Rendering Angular components into:
- terminal UIs
- canvas
- WebGL
- native UI toolkits
- PDFs
- game engines
- anything that isn’t the DOM
Studying Angular’s DI, change detection, and bootstrap pipeline without browser noise.
Building:
- Angular‑powered CLIs
- static analyzers
- code generators
- test harnesses
- SSR‑like pipelines without DOM emulation
This platform exposes Angular’s core architecture in its purest form.
Because:
- they simulate a DOM you don’t need
- they hide the real architectural boundaries
- they introduce performance overhead
- they mask bugs
- they force Angular to take browser‑specific code paths
- they don’t help you build a custom renderer
A noop platform is cleaner, faster, and more honest.

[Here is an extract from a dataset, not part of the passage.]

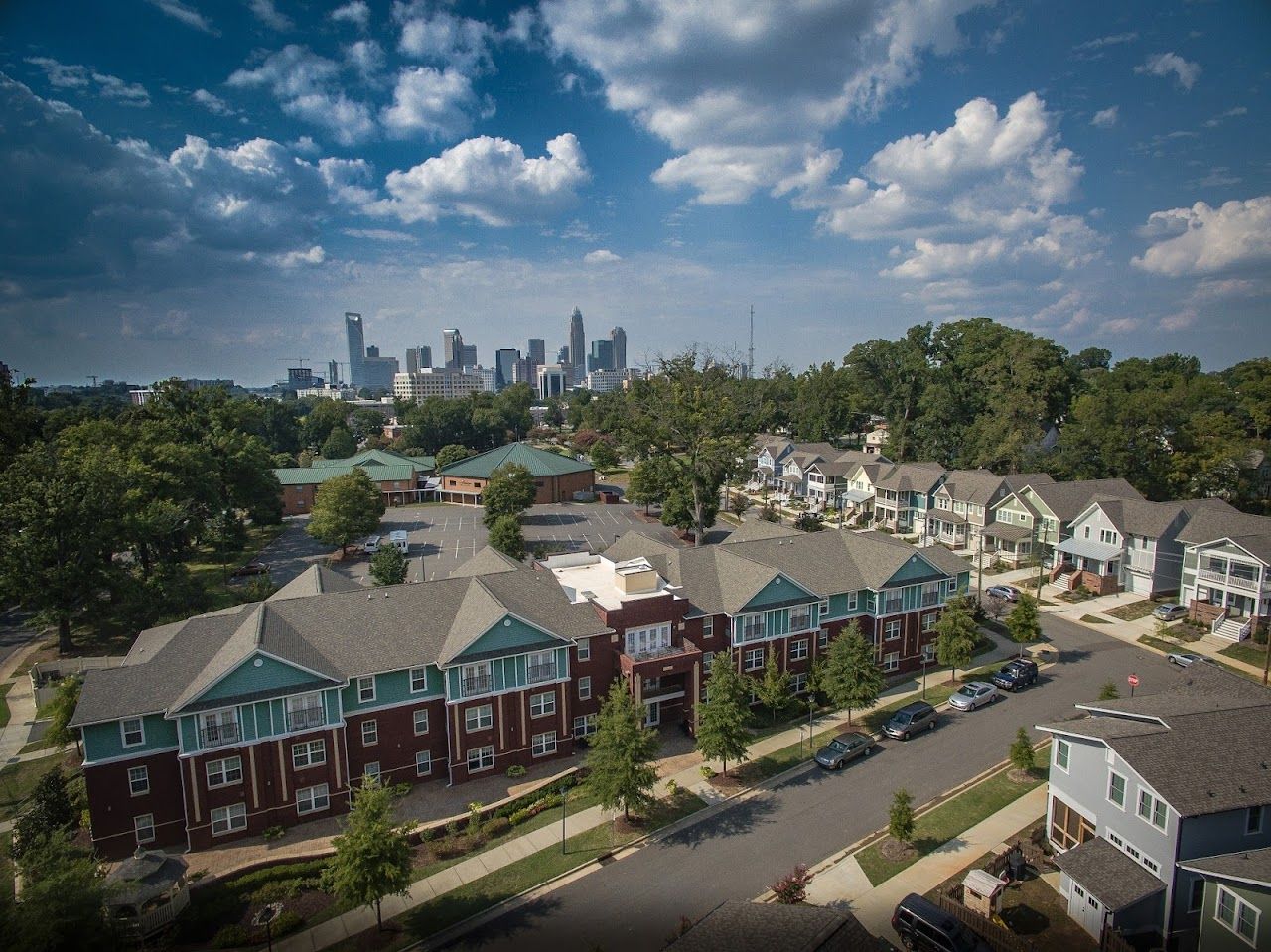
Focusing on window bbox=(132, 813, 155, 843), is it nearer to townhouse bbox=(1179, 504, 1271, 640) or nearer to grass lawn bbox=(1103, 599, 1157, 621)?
grass lawn bbox=(1103, 599, 1157, 621)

- It is not a replacement for Angular Universal
- It is not a browser platform
- It is not a DOM emulator
- It is not a full rendering engine
- It is not intended for production web apps
This is a foundation for custom platforms, not a general‑purpose runtime.
This platform is intentionally minimal, but it opens the door to:
- a terminal renderer
- a canvas renderer
- a native desktop renderer
- a WebGPU/WebGL renderer
- a static HTML generator
- a test‑only Angular runtime
- a teaching tool for Angular internals
If you build something on top of this, please share it — the Angular ecosystem needs more experimentation at the platform level.
Angular’s architecture is powerful, but most developers only ever see it through the lens of the browser. This project demonstrates that Angular is not inherently tied to the DOM — it’s a component model, a DI system, and a change detection engine that can run anywhere.
By providing a clean, minimal, DOM‑less platform, this project gives engineers the freedom to explore what Angular can be outside the browser.